[What is required]
Summarize the overview of the US Army Reconnaissance and Surveillance Leaders Course in two sentences.

— Start of Page text —

An Overview of the US Army Reconnaissance and Surveillance Leaders Course


United States Army Reconnaissance and Surveillance Leaders Course (RSLC) (formerly known as the Long Range Surveillance Leaders Course, or LRSLC) is a 29-day (four weeks and one day) school designed on mastering reconnaissance fundamentals of officers and non-commissioned officers eligible for assignments to those units whose primary mission is to conduct reconnaissance and surveillance, target acquisition, and combat assessment operations.

An instructor goes over the equipment packing list for surface and sub-surface surveillance with students.

RSLC is taught by the 4th Ranger Training Battalion, Airborne and Ranger Training Brigade. The school is open to Soldiers, Marines, Sailors and Airmen to train them to expert levels in reconnaissance, surveillance, target acquisition, battle damage assessment, communications, planning, foreign vehicle identification, and other skills. The school was originally created to serve leaders from Long Range Surveillance Units (LRSU’s), but now provides the specific reconnaissance training needed to ensure the effectiveness of small unit reconnaissance elements (teams and squads) for the US Army and joint force. Given the training focus and difficulty of the RSLC, the school is still commonly attended by operators from US Army Special Forces, the 75th Ranger Regiment’s Regimental Reconnaissance Company, US Army Civil Affairs (95th Civil Affairs Brigade (Special Operations) (Airborne) and 83d Civil Affairs Battalion), Navy SEALs, and Marine reconnaissance units; today’s students also come from more conventional infantry, Stryker and armoured Brigade Combat Teams (BCT). Following the US Army decision to disband US Army LRS companies, the reconnaissance fundamentals taught in the course also provides US military commanders the ability to preserve key LRS skills and abilities within the conventional force.

— End of Page text —
— Start of Record list —

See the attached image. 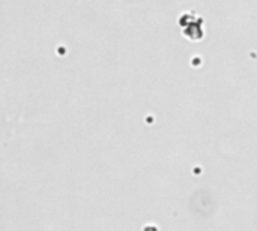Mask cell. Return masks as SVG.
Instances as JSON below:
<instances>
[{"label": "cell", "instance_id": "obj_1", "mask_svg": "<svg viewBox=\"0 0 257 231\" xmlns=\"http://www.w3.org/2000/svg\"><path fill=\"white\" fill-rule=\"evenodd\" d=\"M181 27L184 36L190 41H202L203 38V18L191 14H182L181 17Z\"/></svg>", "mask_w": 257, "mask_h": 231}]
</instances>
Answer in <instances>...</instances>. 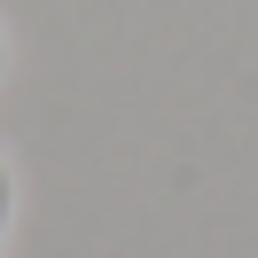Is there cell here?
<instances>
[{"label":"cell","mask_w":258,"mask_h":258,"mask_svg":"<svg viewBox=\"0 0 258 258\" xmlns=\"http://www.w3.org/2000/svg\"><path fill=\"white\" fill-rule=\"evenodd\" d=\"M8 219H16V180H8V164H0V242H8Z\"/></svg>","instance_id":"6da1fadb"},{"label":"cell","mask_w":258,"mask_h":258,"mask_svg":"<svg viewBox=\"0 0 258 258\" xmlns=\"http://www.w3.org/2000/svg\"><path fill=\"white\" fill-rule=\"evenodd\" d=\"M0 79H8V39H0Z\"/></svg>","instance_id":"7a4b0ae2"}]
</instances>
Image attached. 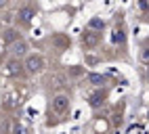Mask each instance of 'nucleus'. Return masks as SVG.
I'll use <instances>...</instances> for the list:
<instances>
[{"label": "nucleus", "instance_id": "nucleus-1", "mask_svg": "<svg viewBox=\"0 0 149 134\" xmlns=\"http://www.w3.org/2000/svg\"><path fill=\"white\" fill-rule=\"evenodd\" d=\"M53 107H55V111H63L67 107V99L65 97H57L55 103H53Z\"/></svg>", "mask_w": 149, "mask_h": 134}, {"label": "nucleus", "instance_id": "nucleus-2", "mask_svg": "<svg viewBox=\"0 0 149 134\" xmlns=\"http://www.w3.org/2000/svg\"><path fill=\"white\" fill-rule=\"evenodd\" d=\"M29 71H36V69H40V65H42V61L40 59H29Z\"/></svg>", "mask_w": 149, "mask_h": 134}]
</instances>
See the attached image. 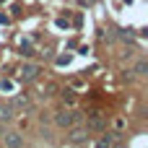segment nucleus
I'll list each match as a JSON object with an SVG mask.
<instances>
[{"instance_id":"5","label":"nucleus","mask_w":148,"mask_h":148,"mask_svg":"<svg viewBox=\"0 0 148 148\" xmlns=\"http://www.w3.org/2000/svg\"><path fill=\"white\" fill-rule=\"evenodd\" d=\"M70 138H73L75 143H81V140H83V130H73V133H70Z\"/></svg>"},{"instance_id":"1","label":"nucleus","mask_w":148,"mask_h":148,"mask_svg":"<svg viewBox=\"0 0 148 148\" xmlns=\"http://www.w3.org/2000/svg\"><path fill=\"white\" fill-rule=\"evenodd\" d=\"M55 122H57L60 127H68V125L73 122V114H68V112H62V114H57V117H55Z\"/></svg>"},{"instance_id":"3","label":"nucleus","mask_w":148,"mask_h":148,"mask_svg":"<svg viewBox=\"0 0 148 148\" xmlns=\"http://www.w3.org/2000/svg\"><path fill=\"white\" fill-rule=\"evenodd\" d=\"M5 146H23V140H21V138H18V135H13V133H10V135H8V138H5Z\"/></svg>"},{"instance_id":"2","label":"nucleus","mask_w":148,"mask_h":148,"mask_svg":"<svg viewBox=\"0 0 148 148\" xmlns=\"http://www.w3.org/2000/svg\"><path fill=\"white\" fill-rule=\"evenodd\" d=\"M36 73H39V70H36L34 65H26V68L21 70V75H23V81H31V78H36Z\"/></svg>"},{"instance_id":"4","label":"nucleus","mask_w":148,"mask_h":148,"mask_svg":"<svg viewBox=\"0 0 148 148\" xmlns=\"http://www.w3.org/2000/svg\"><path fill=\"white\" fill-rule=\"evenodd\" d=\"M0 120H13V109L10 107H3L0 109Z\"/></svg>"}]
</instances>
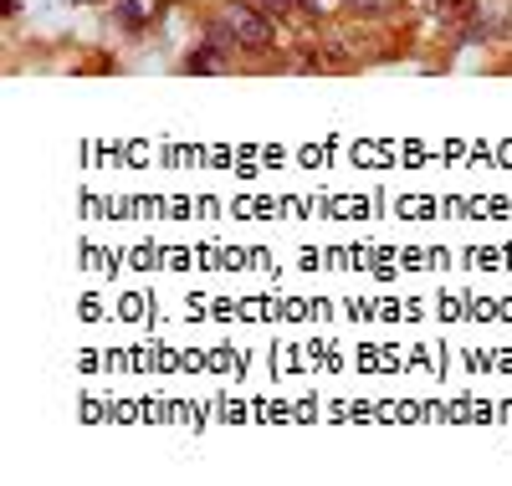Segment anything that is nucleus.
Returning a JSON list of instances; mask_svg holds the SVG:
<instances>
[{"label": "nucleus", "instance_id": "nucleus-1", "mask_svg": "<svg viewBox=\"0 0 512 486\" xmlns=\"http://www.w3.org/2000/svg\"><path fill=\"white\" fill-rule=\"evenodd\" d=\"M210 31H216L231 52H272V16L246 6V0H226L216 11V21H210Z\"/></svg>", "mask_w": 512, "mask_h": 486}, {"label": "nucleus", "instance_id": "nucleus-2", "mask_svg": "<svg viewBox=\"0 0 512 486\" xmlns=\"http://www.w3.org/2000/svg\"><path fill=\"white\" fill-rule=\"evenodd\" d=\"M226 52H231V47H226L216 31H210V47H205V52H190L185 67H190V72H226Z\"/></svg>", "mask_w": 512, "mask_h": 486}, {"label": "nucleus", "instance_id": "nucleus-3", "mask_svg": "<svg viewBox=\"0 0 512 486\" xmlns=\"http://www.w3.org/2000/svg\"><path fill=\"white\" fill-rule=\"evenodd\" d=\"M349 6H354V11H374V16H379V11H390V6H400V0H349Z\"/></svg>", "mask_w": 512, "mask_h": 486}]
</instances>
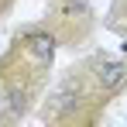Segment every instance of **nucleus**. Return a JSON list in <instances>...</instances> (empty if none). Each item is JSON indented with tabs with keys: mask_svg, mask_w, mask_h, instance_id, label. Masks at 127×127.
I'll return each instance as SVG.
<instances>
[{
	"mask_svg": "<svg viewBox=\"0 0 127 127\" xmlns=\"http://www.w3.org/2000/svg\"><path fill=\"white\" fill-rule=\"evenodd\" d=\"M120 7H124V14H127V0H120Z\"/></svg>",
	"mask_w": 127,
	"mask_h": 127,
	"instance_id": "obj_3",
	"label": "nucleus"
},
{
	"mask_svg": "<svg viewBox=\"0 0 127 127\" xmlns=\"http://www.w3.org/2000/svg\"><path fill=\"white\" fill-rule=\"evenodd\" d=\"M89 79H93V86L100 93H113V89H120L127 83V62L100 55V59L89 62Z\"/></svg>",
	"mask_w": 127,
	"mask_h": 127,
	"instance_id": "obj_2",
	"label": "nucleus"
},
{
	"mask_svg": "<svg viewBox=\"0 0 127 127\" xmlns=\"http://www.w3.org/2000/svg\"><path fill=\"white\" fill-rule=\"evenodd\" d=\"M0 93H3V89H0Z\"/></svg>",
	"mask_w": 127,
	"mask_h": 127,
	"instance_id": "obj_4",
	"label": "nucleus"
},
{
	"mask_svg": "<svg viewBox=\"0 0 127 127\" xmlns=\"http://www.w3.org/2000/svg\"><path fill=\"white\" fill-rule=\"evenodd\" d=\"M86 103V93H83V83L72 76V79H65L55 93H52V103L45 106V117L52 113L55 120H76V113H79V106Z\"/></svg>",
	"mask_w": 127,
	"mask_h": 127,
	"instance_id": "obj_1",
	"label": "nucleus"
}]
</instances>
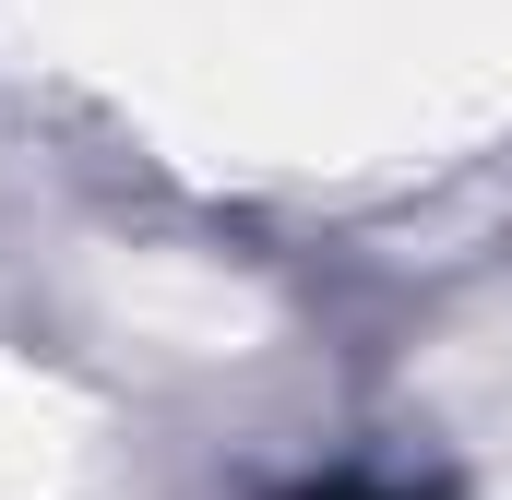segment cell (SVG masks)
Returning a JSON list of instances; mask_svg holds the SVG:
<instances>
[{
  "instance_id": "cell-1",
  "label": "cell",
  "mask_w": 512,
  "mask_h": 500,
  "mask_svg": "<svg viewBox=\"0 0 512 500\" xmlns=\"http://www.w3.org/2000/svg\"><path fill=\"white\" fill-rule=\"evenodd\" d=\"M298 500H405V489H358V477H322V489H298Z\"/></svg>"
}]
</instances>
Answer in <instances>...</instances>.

— End of Record list —

[Output below]
The Reconnaissance and Surveillance Leaders Course, formerly the Long Range Surveillance Leaders Course, is a 29-day school taught by the 4th Ranger Training Battalion, Airborne and Ranger Training Brigade, that trains officers and non-commissioned officers to expert levels in reconnaissance, surveillance, target acquisition, and related skills. Originally created for leaders from Long Range Surveillance Units, it is open to Soldiers, Marines, Sailors, and Airmen and draws students from special operations and conventional units alike, and it helps preserve key LRS skills within the conventional force after the Army's decision to disband its LRS companies.